Спустя полтора-два года после того, как Туташхиа ушел в абраги во второй раз, я получил из Петербурга предписание немедленно уволить Мушни Зарандиа. Подписано оно было шефом жандармов и Сахновым. Мотивировки остались прежними: невыполнение неоднократных приказов об уничтожении Туташхиа и родственная связь Зарандиа с абрагом, будто и до того, и все это время Дата Туташхиа не оставался дворюродным братом Мушни Зарандиа. Письмо имело гриф канцелярии министерства, а это означало, что оно послано с согласия самого министра внутренних дел! Это меня и обрадовало — дело в том, что и в управлении и в министерстве Зарандиа и еще несколько провинциальных чиновников считались людьми неоценимыми. Более того, Зарандиа даже числился официальным консультантом министра. Был случай, когда в беседе со мной министр сказал о Зарандиа: этот абориген — дядька, наставник-и духовник сатаны. Меня не раз просили уступить Зарандиа, я всегда отказывался, и, наконец, меня оставили в покое. От Сахнова же все хотели избавиться, как от запущенной язвы, но придумать ничего не могли, — и тут курица начала точить на себя нож. У меня создалось впечатление, что Сахнова исподволь, долго и настойчиво настраивали против Зарандиа, манипулируя документами и сплетнями, а затем стали подводить его к мысли избавиться от Зарандиа. Министр и шеф жандармов заставил Сахнова создать положение, при котором в увольнении Зарандиа был повинен сам Сахнов — и только он. Что разъяренный Зарандиа проглотит Сахнова, как пилюлю, — в этом не сомневались ни министр, ни шеф.
Для меня все было ясно, но не мешало все — таки проверить свои впечатления. Министра и шефа — каждого в отдельности — я известил шифрованной телеграммой о том, что отказываюсь уволить Зарандиа, тем не менее отстраняю его от «Киликии» и перевожу на вакантную должность начальника политической разведки!.. Возражений не последовало, и я незамедлительно это осуществил. Назначение было согласовано со всеми инстанциями, и был издан приказ…
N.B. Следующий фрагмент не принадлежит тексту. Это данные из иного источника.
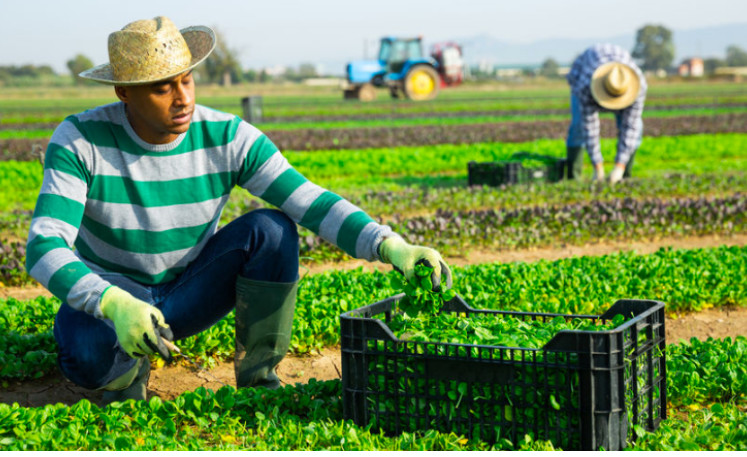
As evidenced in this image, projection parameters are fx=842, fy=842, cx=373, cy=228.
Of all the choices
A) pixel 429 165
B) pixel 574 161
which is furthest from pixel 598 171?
pixel 429 165

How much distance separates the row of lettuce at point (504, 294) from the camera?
4105 mm

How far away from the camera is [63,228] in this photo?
2896 mm

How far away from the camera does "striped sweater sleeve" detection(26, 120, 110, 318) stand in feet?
8.95

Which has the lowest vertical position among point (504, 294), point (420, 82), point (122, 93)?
point (504, 294)

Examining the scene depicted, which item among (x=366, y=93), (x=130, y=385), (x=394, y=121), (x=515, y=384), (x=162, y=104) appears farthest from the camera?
(x=366, y=93)

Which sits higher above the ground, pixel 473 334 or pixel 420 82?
pixel 420 82

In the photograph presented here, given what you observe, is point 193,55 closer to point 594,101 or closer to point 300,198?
point 300,198

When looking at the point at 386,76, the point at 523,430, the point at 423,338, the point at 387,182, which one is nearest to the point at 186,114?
the point at 423,338

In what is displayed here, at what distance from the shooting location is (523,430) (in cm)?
259

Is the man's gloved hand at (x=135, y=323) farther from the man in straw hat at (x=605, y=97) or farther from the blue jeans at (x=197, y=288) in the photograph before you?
the man in straw hat at (x=605, y=97)

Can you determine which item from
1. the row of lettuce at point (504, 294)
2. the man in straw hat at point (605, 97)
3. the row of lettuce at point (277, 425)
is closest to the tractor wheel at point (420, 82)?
the man in straw hat at point (605, 97)

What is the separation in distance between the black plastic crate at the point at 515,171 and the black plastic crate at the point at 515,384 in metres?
6.94

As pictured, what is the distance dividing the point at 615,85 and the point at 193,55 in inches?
254

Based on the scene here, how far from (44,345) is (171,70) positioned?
1.84m
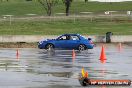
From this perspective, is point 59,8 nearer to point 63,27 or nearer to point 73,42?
point 63,27

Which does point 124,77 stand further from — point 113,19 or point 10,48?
point 113,19

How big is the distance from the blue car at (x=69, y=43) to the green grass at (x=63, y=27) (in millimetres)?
11991

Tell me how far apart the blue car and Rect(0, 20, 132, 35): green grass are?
472 inches

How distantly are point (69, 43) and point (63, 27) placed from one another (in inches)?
765

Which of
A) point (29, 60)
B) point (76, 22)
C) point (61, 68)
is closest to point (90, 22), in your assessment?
point (76, 22)

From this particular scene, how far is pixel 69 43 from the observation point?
3900cm

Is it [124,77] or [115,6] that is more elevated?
[115,6]

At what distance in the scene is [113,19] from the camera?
67.7 metres

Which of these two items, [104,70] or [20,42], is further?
[20,42]

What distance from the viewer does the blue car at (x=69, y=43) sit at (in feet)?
126

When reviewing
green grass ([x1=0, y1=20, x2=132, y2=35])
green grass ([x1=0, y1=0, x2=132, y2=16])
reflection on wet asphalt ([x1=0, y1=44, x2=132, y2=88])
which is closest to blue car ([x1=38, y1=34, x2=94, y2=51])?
reflection on wet asphalt ([x1=0, y1=44, x2=132, y2=88])

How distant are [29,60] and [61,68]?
4.80 metres

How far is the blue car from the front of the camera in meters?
38.3

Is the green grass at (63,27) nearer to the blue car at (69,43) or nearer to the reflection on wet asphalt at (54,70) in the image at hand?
the blue car at (69,43)
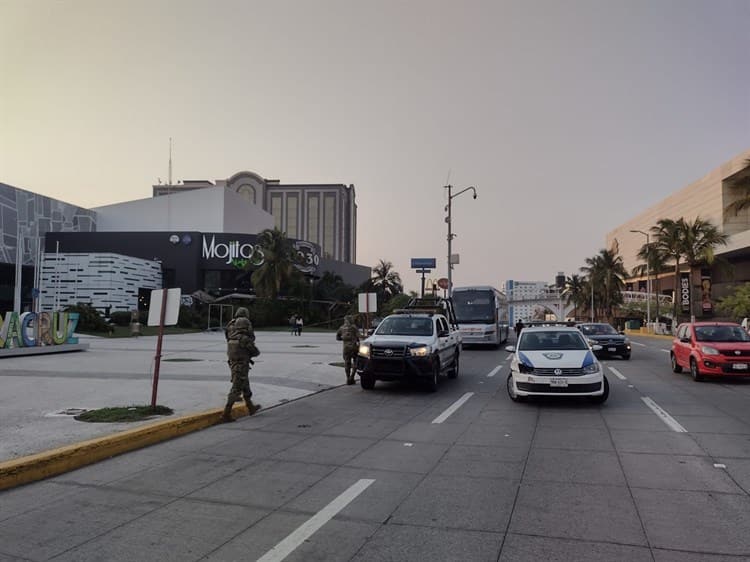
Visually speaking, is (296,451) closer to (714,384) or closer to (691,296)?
(714,384)

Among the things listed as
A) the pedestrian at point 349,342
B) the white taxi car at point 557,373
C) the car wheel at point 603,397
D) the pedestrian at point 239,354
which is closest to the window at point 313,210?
the pedestrian at point 349,342

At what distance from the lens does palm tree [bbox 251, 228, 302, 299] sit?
6206 centimetres

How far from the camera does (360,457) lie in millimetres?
7297

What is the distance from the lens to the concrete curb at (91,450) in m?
6.29

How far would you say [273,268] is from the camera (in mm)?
62281

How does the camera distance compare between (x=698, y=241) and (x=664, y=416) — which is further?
(x=698, y=241)

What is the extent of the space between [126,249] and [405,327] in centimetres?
6618

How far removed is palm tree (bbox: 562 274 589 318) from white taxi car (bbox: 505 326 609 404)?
103m

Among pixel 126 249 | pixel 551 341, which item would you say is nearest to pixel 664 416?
pixel 551 341

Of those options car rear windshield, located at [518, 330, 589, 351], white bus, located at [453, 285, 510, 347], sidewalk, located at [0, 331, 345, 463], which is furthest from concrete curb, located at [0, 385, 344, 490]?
white bus, located at [453, 285, 510, 347]

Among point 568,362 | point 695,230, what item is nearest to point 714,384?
point 568,362

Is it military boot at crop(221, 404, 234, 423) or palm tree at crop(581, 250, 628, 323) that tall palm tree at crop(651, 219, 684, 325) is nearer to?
palm tree at crop(581, 250, 628, 323)

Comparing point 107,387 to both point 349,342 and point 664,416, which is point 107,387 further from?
point 664,416

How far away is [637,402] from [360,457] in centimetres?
717
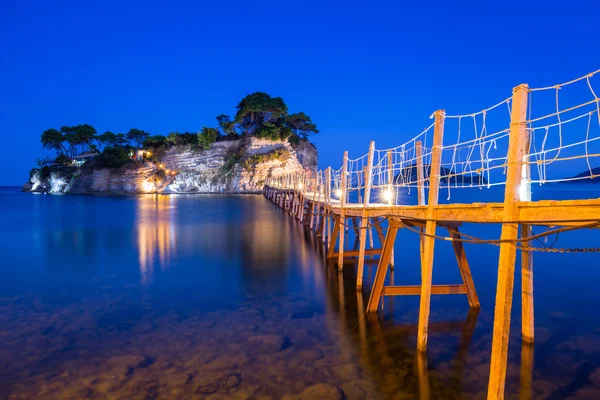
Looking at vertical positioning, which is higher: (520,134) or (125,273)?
(520,134)

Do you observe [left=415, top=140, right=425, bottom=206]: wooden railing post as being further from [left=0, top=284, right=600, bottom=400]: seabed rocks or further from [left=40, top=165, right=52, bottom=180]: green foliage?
[left=40, top=165, right=52, bottom=180]: green foliage

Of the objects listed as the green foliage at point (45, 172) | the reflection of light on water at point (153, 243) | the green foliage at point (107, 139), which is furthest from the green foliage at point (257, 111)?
the green foliage at point (45, 172)

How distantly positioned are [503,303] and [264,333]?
416 centimetres

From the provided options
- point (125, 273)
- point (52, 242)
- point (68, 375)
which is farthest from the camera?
point (52, 242)

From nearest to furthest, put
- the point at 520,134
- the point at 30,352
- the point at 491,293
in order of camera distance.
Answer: the point at 520,134
the point at 30,352
the point at 491,293

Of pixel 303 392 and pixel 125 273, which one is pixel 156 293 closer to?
pixel 125 273

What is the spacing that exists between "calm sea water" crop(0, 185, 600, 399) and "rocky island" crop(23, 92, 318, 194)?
2041 inches

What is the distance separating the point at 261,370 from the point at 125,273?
26.0 feet

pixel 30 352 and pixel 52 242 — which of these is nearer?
pixel 30 352

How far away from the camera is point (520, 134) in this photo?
385 cm

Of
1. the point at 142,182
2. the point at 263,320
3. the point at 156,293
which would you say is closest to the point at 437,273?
the point at 263,320

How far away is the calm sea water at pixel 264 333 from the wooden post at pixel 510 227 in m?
1.25

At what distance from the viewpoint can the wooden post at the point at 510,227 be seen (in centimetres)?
380

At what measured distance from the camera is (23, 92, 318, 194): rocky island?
213 feet
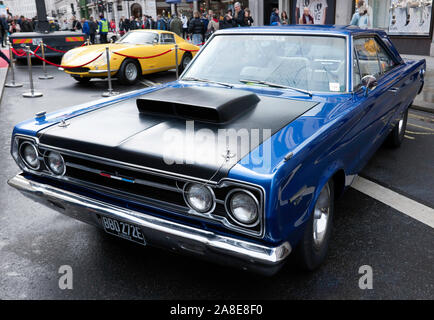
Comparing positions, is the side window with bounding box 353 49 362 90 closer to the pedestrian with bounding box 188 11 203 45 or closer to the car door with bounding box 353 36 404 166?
the car door with bounding box 353 36 404 166

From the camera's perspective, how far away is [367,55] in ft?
13.0

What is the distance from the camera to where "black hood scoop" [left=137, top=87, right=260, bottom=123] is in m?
2.73

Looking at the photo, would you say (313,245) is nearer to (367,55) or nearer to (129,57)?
(367,55)

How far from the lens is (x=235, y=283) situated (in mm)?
2752

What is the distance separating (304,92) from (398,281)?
155cm

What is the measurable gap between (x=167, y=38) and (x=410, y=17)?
360 inches

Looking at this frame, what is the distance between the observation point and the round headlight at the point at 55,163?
2.78 m

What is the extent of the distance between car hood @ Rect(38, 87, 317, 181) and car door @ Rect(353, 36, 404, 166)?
1.92ft

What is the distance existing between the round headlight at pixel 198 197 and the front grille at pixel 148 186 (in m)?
0.03

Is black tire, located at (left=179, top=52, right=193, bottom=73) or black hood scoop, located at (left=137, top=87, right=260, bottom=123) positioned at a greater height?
black hood scoop, located at (left=137, top=87, right=260, bottom=123)

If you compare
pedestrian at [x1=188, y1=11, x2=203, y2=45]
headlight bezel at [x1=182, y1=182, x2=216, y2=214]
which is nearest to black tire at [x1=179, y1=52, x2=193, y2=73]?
pedestrian at [x1=188, y1=11, x2=203, y2=45]

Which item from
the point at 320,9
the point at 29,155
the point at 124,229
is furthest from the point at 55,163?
the point at 320,9

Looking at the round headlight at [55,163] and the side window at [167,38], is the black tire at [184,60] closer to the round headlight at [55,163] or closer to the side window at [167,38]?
the side window at [167,38]
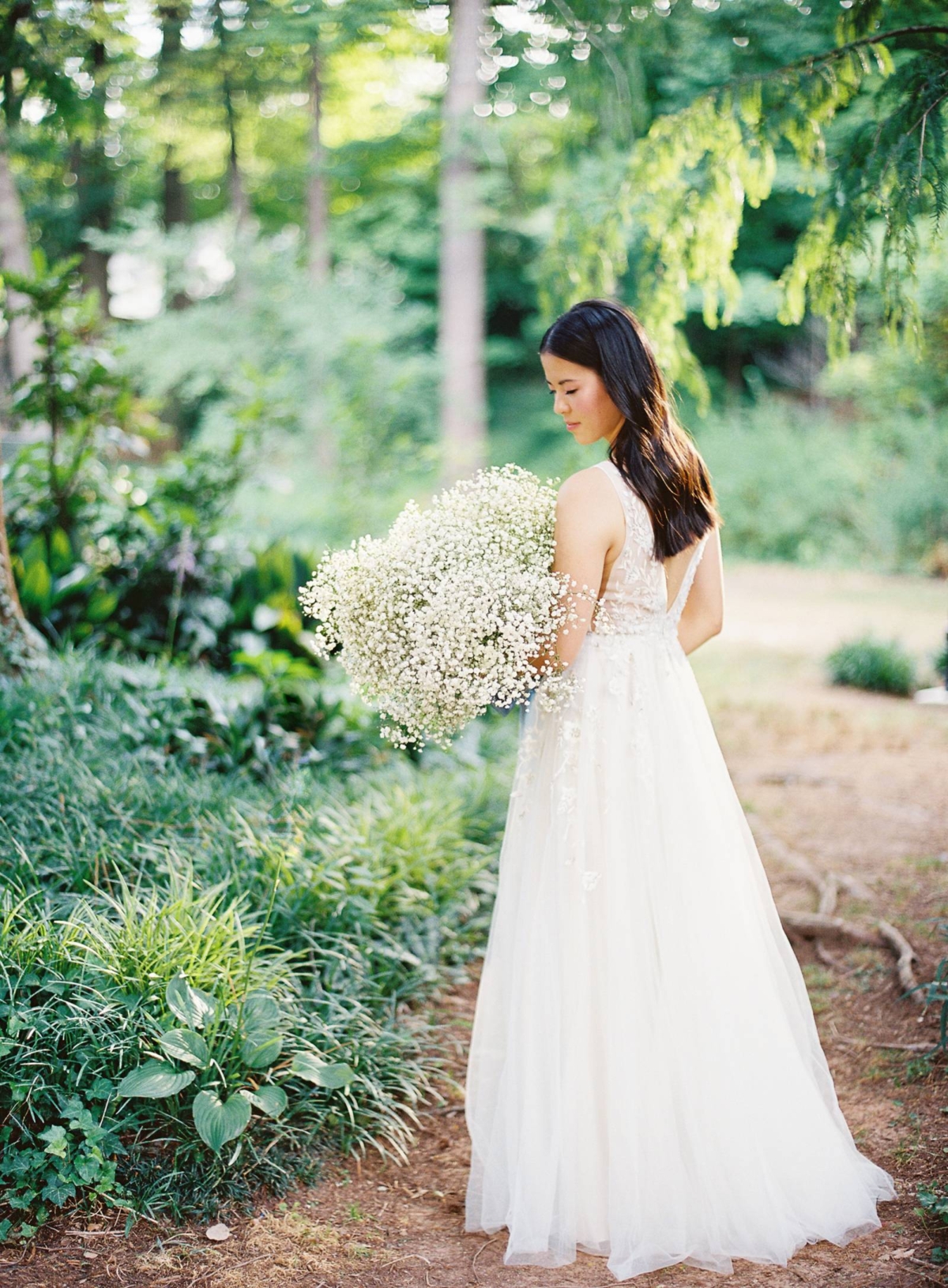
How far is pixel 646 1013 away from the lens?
2617 mm

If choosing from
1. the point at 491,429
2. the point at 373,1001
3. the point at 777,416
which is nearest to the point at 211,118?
the point at 491,429

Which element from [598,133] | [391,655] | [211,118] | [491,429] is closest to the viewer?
[391,655]

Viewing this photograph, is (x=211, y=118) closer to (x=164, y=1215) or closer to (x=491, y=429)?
(x=491, y=429)

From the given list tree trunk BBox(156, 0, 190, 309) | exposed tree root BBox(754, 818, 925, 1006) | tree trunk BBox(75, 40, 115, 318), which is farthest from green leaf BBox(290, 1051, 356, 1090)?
tree trunk BBox(75, 40, 115, 318)

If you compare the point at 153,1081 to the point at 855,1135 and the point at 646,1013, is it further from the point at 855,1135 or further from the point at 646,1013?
the point at 855,1135

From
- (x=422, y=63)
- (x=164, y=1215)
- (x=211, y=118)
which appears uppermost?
(x=422, y=63)

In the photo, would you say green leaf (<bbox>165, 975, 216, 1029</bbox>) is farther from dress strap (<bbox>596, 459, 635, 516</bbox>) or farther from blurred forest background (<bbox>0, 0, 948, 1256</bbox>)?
dress strap (<bbox>596, 459, 635, 516</bbox>)

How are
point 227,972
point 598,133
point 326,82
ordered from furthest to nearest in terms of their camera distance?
point 326,82 < point 598,133 < point 227,972

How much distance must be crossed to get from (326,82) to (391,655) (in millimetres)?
16998

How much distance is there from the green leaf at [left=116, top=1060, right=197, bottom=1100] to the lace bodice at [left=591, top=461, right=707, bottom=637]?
62.0 inches

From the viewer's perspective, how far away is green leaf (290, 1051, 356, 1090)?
2877mm

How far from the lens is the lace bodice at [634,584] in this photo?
8.50 ft

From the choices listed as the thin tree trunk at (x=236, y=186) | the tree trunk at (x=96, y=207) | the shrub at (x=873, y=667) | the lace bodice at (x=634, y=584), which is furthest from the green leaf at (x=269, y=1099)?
the tree trunk at (x=96, y=207)

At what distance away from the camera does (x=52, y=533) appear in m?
6.37
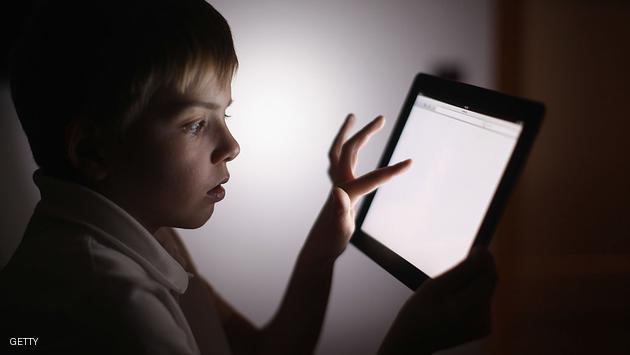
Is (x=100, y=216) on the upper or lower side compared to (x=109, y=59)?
lower

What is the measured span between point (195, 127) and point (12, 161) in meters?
0.40

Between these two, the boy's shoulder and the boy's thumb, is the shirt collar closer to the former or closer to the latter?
the boy's shoulder

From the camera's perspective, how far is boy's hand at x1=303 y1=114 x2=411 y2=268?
0.56 meters

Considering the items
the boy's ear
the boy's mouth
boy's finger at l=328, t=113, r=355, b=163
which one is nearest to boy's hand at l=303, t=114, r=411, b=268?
boy's finger at l=328, t=113, r=355, b=163

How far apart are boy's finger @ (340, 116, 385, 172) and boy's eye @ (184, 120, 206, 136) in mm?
215

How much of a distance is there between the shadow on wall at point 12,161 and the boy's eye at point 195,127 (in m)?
0.37

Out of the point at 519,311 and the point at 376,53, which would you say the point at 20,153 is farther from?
the point at 519,311

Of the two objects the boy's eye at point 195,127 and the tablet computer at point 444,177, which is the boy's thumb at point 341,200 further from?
the boy's eye at point 195,127

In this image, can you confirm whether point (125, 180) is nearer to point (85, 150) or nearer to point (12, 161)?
point (85, 150)

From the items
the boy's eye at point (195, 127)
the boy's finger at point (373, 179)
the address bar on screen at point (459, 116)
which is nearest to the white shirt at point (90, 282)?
the boy's eye at point (195, 127)

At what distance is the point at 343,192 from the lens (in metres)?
0.56

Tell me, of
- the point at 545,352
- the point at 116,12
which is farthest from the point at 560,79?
the point at 116,12

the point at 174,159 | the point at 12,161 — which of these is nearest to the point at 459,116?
the point at 174,159

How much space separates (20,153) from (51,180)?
301 millimetres
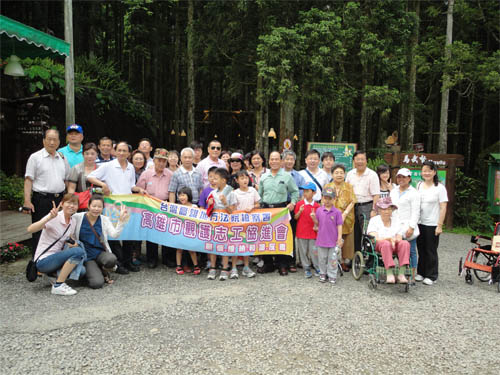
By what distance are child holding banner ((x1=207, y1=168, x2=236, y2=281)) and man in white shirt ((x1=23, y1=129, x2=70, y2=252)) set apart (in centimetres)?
221

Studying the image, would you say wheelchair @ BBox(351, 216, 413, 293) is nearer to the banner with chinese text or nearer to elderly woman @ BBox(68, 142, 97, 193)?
the banner with chinese text

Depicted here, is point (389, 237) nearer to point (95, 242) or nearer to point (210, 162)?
point (210, 162)

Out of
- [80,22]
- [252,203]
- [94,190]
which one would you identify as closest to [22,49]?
[94,190]

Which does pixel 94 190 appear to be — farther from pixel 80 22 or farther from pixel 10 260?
pixel 80 22

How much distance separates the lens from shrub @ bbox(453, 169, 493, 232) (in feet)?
34.4

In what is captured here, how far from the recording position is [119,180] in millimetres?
6152

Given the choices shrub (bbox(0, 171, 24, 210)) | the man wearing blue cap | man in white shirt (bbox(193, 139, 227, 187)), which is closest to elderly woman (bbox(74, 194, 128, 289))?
the man wearing blue cap

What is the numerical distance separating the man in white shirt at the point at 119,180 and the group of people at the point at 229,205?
0.02 meters

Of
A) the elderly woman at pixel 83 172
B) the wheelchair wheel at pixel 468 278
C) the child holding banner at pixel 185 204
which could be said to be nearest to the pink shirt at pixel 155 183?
the child holding banner at pixel 185 204

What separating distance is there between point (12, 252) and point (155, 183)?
105 inches

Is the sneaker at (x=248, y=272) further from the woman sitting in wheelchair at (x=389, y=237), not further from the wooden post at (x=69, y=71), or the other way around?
the wooden post at (x=69, y=71)

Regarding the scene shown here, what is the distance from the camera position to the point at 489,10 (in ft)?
55.2

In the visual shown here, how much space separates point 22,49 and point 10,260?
3.88 meters

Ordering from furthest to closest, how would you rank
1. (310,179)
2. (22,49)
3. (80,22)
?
(80,22)
(22,49)
(310,179)
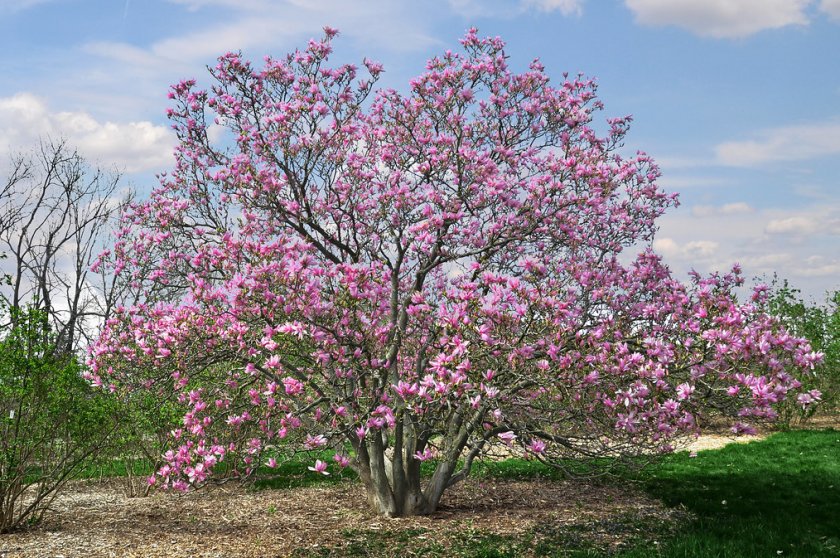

Сахнов ликовал, хотя победа была не совсем полной. Меня же интересовало лишь одно — что предпримет в этих обстоятельствах «дядька, наставник и духовник сатаны»?
— Мушни, вы не забыли свой старый принцип — не откладывать на завтра то, что можно сделать сегодня? — спросил я его однажды.
— Существует и другой принцип, граф: не спеши сегодня с тем, что лучше сделать завтра, — ответил он, отлично понимая, о чем идет речь.
Впоследствии я не раз вспоминал этот краткий диалог. Что двигало мною? Зарандиа пошел на повышение, для Сахнова стал недосягаем и никакой опасности со стороны бывшего своего куратора ждать не мог.
О себе я уже сказал: мелкие интриги — самое большее, чем мог донимать меня Сахнов. В этой ситуации, если быть верным стереотипу, от меня требовалось терпение и терпение — сахновы и так сворачивают себе шею, без чужой помощи. Но тогда зачем было мне подстрекать Зарандиа? Может быть, в привычной линии моего поведения возникло что-то новое, неизвестное мне самому.
План уничтожения Сахнова в голове Зарандиа тогда еще не сложился, да и не было у него для того времени. Заботы нового назначения — знакомство с делами и переосмысление их, проверка и перестановка людей, укрепление связей и расширение их сети — надолго поглотили его время, энергию, талант. Но это не значило, что Сахнов забыт или прощен Зарандиа.
Судьба Сахнова очутилась в папке документов, кропотливо и блистательно подобранных Зарандиа.
Наверное, можно было бы найти способ куда более краткого и емкого изложения всего, что тогда произошло, но я этого способа не нашел. Поэтому поведу свой рассказ самым обычным порядком, тем более, что некоторые факты требуют особого пояснения. Дело в том, что во всей истории существовал еще целый ряд обстоятельств, внешне совершенно не зависимых и от проблемы Сахнова, и даже друг от друга. В пору, когда все это начиналось, трудно было предположить, что обстоятельства эти когда-нибудь вдруг сойдутся, чтобы лавиной обрушиться на Сахнова и унести его с собой. Итак, приступлю к своему повествованию.